Se o consumismo foi violentamente afetado, nem mesmo existe palavra para descrever o sentimento de dor diante da impossibilidade das pessoas se exibirem umas para as outras, ostentando suas posses, seja uma sandália Scarpin Valentino Rockstud (bagatela de R$1.415,50), seja um colar Life Rosé, da Vivara (R$1.050,00) ou um casaco com aplicação de tachas, da Moncler (em torno de R$12.362,00).
Não chegou ao meu conhecimento, mas fico imaginando que está nesse bloqueio da ostentação a causa da depressão das pessoas, levando muitas a boicotar as regras da quarentena. Na minha modesta visão, quando o gado de Bolsonaro sai pelas ruas e avenidas em carreata, mais do que em protesto contra os comunistas do Congresso e do Supremo, está mesmo é buscando pretexto para se exibir, ostentando seus carrões.
Não me eximindo do ‘mea culpa’, devo dizer que até mesmo eu estou sentindo uma carenciazinha de exibicionismo.

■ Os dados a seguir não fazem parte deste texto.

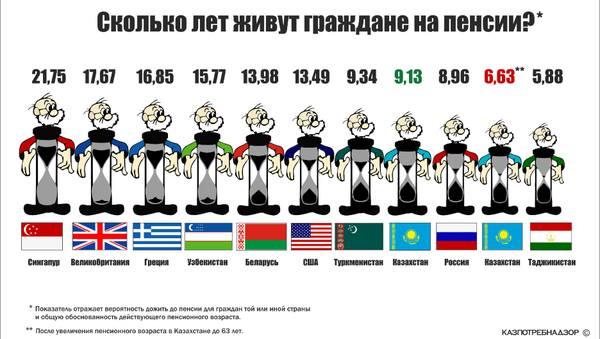 Как перевести советские деньги при расчете пенсии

Pouco antes da pandemia, lá pelo final de janeiro, comprei um moedor de café deveras chique. Meu sonho era poder exibi-lo para as visitas aqui em casa com um cafezinho moído na hora. Com o isolamento, a ideia acabou gorando, me deixando um gosto amargo de frustração, que não chega a ser amenizado nem quando preparo um café arábico, com grãos selecionados.
Hoje, em conversa com o mano Jovelino Floriano, o Jojó, ocorreu-me uma ideia de resgatar um pouco da nossa carência de ostentação. Ele havia me enviado pelo WhatsApp três fotos onde aparece sorrindo, junto com a seguinte mensagem:
- Eu tinha que compartilhar o grande acontecimento de minha vida, aos 74 anos: estou com a boca cheia de dentes... terminei hoje os implantes. Ufa! Aumenta as fotos para ver melhor...
Ela já havia me notificado, com outras fotos, as diversas etapas do processo de implante. Quando a parte superior ficou pronta, seu dentista avaliou:
-  Seu sorriso Leonardo di Caprio está pronto. Daqui a um mês, será a vez do sorriso Reynaldo Gianecchini.
- Agora, você vai rir à toa – falei, vendo finalmente sua boca cheia de dentes.
E acrescentei:
- Como não pode sair (e, quando sair, terá que usar máscara), sugiro produzir algumas “lives” pra mostrar seu novo e radioso sorriso. Pode até agendar um patrocínio comercial com seu consultório odontológico.
- Boa ideia – Jojó falou. – Quem diz que é só cantor que pode produzir “live”?
- Para não ficar tão ostensiva a exibição dos dentes novos, você pode pegar o violão e cantar algumas músicas, como “L’amour est bleu”, “Aline”, “Les Marionettes”, Luar do Sertão e outras, intercaladas por largos sorrisos. Ao fundo, você prepara um banner com a publicidade do dentista.
- Vou pensar na sugestão, Eleutério. O fato merece, realmente, uma “live”. Vou pedir o apoio do dentista.
- Pense com carinho na ideia. Além de sua coleção de corujas, você também poderá mostrar o Pedro, a Maria e o Roberto.
(Para quem não sabe, o Pedro é uma calopsita, Maria é uma tartaruga e o Roberto, um peixinho de aquário.)
- Jojó, você vai chegar no trending topic do Twitter quando mostrar o Pedro cantando o hino do Clube Atlético Mineiro. Vai arrebentar, quando a câmera acompanhar a Maria correndo atrás de você, querendo morder o dedão de seu pé (por causa do chulé – segundo suas palavras). Enquanto isso, em vários closes, vai mostrar seu rosto em sorrisos da mais pura felicidade.
- Está bem – falou ele. – Eu preciso de um produtor. Não sei fazer isso.
Leiturino - amigo certo das horas incertas:  não teria você essa habilidade de cinegrafista para produzir a “live” do Jovelino? Ele está querendo inaugurar seu novo sorriso, mas não está tendo como por causa desse danado do confinamento. Reservadamente, me insinuou que, caso algo não seja feito, irá se converter ao gado de Bolsonaro, aderindo às carreatas, só para poder exibir sua boca cheia de dentes. Socorro!!!
Etelvaldo Vieira de Melo

2 comentários:

Unknown disse...

Uma crônica divertida, contemporânea que pontua a história da humanidade.

Fátima Fonseca disse...

Inspirado hem? Muito bom! Parabéns!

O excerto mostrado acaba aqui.